Text shown:
# # # # #

Thursday, May 8, 2008

Teaching to Tests?

Daughter #2 is in 8th grade. She has always been what I consider a child genius. She started reading at 3 years old. In fact, I took her to the local Christian school to have some testing done on her the first year we "officially homeschooled" her. She was bored to tears with the beautiful (and expensive)A Beka curriculum I had bought for her to "play school" with. Mind you, I chose A Beka because I went to one of their seminars. I could touch and view the books before I ordered. Also, remember homeschooling still wasn't real popular back in 1999. There wasn't the curriculum choices that there are now. And the salesman told me that A Beka was actually a year above public school curriculum. I bought the entire 1st grade package to use on my kindergarten prodigy. Anyhoo, the principal at the Christian school said she was not interested in the reading program because in Kindergarten, she was reading at a 6th grade level.

In addition to this, while homeschooling, I continued to have her do curriculum approximately one grade level ahead of where her birthdate fell. She continued to test above average each year.

When I enrolled her in public school, (they put her back into her proper 3rd grade). The teachers loved her. She excelled at everything! She was a social butterfly to say the least, she was in the programs for talented and gifted...

Fast forward, now she is in 8th grade. She has the dreaded math teacher. The same math teacher that Daughter #1 had troubles with years ago, and we thought she was being a Drama Queen! She took general math because math is the one thing that doesn't come easy for her. I think it is genetic! LOL! She brought home all A's and B's on her grade cards all year, and just last week she brought home a mid-term report with an A in math. She was doing her homework the other night, almost in tears, begging me to take her to Sylvan for math tutoring. How does a kid getting an A in the subject not have any idea what's going on?

We looked at the examples together, we viewed the online help that the textbook indicated. Between the both of us, we were able to get 3 out of the 20 or so problems assigned. So, I find out this teacher doesn't actually grade his papers, he gives five points if it's completed. He also doesn't actually do any problems, just the example in the book. So much for the NO CHILD LEFT BEHIND public school mentality.

Just a note, we did get another teacher to tutor her in math. At a cost of $10/30 minutes. Which is a much better rate than sylvan. I hope it works!

My question is this, when did geometry become general math? I mean she is doing stuff that I never even did in algebra. What kind of jobs would use this math? Shouldn't people that need this stuff for their jobs pay for it in college? Do you think this is why kids are dropping out of school faster than flies? Why is public school worried about teaching all kids about slopes, but not how to write a check or stick to a budget? Maybe it's me, am I getting "too old" to understand things?

*Before I get bombarded about how I should yank Daughter #2 out of public school, please take the following into consideration: She loves school, she gets good grades, she is in cheerleading, student council, peer counciling, Girl Scouts and marching band. She also has hopes of going to the vocational school in several years to learn a trade. We also have no neighbors, and would have to drive 15 minutes for socialization. Not likely to happen often.

1 comment:

Anonymous said...

You've just touched on the very issue my DH both HATES the public school system (he was homeschooled- but had the choice) yet is about to become a high school math teacher. He really feels called to do whatever he can to make a difference despite NCLB.

# # # # #

Given data:

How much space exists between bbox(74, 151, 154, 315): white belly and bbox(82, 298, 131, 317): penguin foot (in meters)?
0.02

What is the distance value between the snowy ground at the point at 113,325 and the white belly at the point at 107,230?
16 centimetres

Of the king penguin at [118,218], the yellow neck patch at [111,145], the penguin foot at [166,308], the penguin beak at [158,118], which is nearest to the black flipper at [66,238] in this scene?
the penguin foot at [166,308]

# # # # #

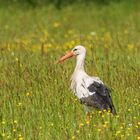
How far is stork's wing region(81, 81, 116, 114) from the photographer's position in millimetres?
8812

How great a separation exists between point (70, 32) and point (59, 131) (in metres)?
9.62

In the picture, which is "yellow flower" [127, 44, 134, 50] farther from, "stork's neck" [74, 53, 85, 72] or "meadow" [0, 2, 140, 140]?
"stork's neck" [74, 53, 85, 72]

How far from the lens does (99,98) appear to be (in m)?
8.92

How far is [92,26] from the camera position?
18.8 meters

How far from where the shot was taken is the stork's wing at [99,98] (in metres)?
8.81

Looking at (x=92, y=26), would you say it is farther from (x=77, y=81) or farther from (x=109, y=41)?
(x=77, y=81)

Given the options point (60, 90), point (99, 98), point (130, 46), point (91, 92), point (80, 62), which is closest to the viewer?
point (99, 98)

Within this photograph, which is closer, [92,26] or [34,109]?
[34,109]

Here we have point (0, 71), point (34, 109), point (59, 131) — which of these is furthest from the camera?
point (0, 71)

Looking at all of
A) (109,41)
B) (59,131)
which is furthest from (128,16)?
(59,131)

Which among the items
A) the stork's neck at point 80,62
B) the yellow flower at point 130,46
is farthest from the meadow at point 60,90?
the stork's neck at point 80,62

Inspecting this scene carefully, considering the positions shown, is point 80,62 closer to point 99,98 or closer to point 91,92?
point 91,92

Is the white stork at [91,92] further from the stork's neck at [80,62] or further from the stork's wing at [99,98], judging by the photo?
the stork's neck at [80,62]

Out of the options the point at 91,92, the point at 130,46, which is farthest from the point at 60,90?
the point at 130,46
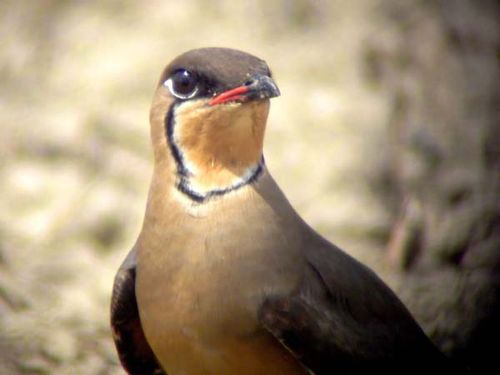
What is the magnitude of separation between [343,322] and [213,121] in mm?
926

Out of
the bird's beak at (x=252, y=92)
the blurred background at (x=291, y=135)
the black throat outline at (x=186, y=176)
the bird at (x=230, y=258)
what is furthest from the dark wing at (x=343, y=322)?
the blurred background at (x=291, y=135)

# # # # #

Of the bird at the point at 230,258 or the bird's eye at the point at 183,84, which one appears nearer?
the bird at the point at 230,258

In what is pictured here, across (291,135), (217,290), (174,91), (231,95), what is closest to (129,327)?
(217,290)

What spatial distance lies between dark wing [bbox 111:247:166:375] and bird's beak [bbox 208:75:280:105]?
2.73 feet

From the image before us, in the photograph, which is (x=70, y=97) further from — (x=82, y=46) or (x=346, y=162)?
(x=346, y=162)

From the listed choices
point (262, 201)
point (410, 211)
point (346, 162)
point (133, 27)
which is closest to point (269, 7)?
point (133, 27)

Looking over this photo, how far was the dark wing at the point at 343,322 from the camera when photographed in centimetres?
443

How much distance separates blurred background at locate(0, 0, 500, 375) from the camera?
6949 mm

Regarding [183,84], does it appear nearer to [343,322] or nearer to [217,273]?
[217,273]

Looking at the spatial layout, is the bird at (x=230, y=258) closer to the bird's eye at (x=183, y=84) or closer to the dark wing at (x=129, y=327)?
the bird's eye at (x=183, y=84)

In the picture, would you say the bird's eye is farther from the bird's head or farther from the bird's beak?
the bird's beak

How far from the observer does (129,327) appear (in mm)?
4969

# # # # #

What to do: In the blog post about teaching to tests, what does the other teacher charge to tutor the 8th grader in math?

Task response: $10 per 30 minutes.